LaBre: Law makes family presumptions

Published 4:15 pm Thursday, December 13, 2012

LaBre on Law

By Robert W. LaBre, J.D.

Special to Leader Publications

She sat across my desk, looking both nervous and depressed. Her daughter’s three children were taken by DHS on an emergency petition and placed into foster care. The petition suggested domestic violence in the home, along with substance abuse and financial instability.

It’s a Michigan case, none of the children have Indian heritage, and the father, who also lived in the home, signed an affidavit of paternity.

“What is it you want me to do?” I asked.

“My grandchildren are in foster care; I want them placed with me instead,” she said.

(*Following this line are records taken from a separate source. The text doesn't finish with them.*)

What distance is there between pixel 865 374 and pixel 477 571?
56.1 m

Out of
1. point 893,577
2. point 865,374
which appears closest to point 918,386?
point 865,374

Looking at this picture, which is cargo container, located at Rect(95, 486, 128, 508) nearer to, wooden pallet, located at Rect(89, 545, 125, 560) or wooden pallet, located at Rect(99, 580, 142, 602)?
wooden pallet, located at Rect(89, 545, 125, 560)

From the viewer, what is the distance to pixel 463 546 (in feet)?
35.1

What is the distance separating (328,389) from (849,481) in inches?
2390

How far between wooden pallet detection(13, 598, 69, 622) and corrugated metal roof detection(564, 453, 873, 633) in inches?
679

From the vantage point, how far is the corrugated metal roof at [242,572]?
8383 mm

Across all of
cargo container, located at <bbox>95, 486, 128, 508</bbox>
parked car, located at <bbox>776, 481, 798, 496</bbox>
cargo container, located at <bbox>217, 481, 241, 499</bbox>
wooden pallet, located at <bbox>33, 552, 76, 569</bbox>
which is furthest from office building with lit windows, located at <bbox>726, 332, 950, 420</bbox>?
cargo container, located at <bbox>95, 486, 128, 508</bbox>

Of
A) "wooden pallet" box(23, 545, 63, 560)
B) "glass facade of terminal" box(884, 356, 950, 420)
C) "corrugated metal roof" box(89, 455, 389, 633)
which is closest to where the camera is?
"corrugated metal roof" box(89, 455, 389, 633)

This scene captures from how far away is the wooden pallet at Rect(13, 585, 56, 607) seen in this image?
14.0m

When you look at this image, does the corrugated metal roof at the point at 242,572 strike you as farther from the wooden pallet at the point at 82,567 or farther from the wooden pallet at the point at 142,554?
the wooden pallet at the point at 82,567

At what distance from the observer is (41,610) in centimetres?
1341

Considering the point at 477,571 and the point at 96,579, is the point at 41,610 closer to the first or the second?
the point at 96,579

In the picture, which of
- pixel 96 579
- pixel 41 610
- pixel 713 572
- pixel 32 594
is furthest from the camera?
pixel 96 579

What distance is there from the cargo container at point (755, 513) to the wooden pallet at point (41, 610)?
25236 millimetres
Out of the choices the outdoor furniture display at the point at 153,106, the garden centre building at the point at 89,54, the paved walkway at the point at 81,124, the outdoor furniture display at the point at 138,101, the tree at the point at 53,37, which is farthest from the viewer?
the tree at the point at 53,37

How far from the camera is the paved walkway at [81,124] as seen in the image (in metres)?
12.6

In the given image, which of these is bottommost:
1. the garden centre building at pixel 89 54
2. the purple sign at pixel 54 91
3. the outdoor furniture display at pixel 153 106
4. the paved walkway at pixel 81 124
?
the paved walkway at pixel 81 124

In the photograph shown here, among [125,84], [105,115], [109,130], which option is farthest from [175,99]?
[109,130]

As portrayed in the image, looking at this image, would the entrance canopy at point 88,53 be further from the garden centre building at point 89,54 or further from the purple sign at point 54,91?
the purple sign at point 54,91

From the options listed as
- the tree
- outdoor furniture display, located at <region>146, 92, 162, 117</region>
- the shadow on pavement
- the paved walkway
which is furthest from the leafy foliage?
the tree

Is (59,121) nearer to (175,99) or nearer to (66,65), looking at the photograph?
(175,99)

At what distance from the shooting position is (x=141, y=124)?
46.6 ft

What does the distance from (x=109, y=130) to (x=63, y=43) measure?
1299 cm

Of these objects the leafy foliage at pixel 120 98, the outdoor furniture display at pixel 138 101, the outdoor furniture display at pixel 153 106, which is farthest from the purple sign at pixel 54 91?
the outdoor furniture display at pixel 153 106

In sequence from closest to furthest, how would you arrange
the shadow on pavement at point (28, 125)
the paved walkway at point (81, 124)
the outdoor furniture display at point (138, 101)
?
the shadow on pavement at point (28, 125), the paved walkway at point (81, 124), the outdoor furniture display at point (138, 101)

“Do you live in Michigan?” I asked.

“Yes,” she said.

“Have you talked with the caseworker about this issue?” I asked.

Failure to report

“She said that she didn’t think the children would be placed with me,” she said. “I don’t understand; I’ve been around those children all their lives: babysitting and caring for them regularly!”

“What did the caseworker say?” I asked.

“She told me it’s because I didn’t report the problems,” she said.

“Failure to report known child abuse or neglect to the DHS is a form of neglect in itself,” I said. “That suggests the problems in the home were blatantly affecting the children.”

“That’s preposterous!” she exclaimed. “Those two may have argued, but I never saw any drugs in the house or bruising on my daughter or the children. Otherwise, I would have done something.”

Though she spoke persuasively, her facial expressions and body language were limp; I couldn’t read her veracity with any comfort.

“The law creates a presumption favoring placement of the children with family members who are willing and fit to care for them,” I replied. “The key word in that statement, however, is ‘fit.’ And the presumption in your favor is easily rebutted, especially in situations like this, where uncertainty looms around every corner.”

“Well, I want to hire you to represent me,” she said. “I want my grandchildren!”

“I’m sorry, but that’s not possible,” I replied. “As a relative of the children, not the parent, you have no standing to make an appearance in this case.”

“Are you telling me that there’s nothing I can do!?” she cried.

“Not exactly,” I said. “First, you need to wait for a definite reply from DHS. Sometimes, it takes DHS as long as 30 days before they make a decision regarding placement. But if they decide to place the children in foster care, then I’m telling you that the only people who can argue to have the children placed with you or any other relative are the parents.

“Let me ask you this: Are there any other family members who can take care of the children?”

“Yes, we have a large family,” she said. “Why?”

“Having the children placed with a family member makes a tremendous impact on the case,” I replied. “Let’s assume that instead of going to trial your daughter pleads no contest to the allegations against her, and she’s required to undergo services. If she’s determined to have inadequately complied with the required service plan and the children are in foster care, her parental rights will typically be terminated.

“Termination of parental rights is no small affair. The parental bond is legally severed, and the children are put up for adoption. That means you would no longer have the ability to see them as a grandparent. And if parental rights are terminated with one child, the DHS can move to take other children out of the home under the theory of anticipatory neglect. That means if your daughter gives birth to another child in the future, even after this case is closed, DHS could still come and take that newborn. In addition, unless the court says otherwise, a parent’s obligation to pay child support isn’t vitiated simply because parental rights have been terminated, support must still be paid.

Family is better

“But assume the same scenario except the children are placed with a family member at the time DHS moves for termination. Now, the court is required to set up a guardianship instead, with the family member who has the children as the guardian.

“This allows the parents to potentially get their act together at some point in the future. Visitation is still intact for all parties involved. DHS would be prevented from bringing an anticipatory neglect theory against your daughter, if she has anymore children. And finally, through my eyes, the children involved will have the benefit of being raised by blood, not water.”

“Let’s start making some phone calls,” she said.